-- What the task asks --
Copy every one of the entries below word for word, line by line, with no changes.

-- Records for the task --
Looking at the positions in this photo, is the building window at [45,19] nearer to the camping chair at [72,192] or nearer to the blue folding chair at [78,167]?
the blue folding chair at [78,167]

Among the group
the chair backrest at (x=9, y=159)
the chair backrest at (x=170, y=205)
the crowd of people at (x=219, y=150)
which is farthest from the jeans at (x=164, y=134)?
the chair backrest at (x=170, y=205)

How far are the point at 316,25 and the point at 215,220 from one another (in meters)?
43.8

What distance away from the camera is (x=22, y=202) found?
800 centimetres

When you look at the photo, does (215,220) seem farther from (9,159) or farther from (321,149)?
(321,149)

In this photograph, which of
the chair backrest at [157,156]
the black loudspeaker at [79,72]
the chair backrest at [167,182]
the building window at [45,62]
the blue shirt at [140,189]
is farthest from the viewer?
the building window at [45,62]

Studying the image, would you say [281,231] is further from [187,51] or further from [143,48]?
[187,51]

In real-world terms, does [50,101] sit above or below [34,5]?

-- Written answer --
Looking at the positions in this photo, is the building window at [45,19] nearer to the camping chair at [72,192] or nearer to the blue folding chair at [78,167]?
the blue folding chair at [78,167]

Among the group
the chair backrest at (x=9, y=159)
the chair backrest at (x=170, y=205)
the crowd of people at (x=219, y=150)
which is farthest from the jeans at (x=164, y=134)?
the chair backrest at (x=170, y=205)

How far are the point at 316,25 and the point at 215,220 from one another (in meters)?
43.8

What distance away from the camera is (x=22, y=202) found?
800 centimetres

When you look at the photo, does (215,220) seem farther from (9,159) or farther from (321,149)?
(321,149)

In this photograph, which of
the chair backrest at [157,156]
the black loudspeaker at [79,72]
the chair backrest at [167,182]
the building window at [45,62]
the blue shirt at [140,189]
is farthest from the viewer?
the building window at [45,62]

Studying the image, would you say [281,231] is further from [187,51] or further from [143,48]?
[187,51]

In real-world terms, does [50,101] sit above or below [34,5]?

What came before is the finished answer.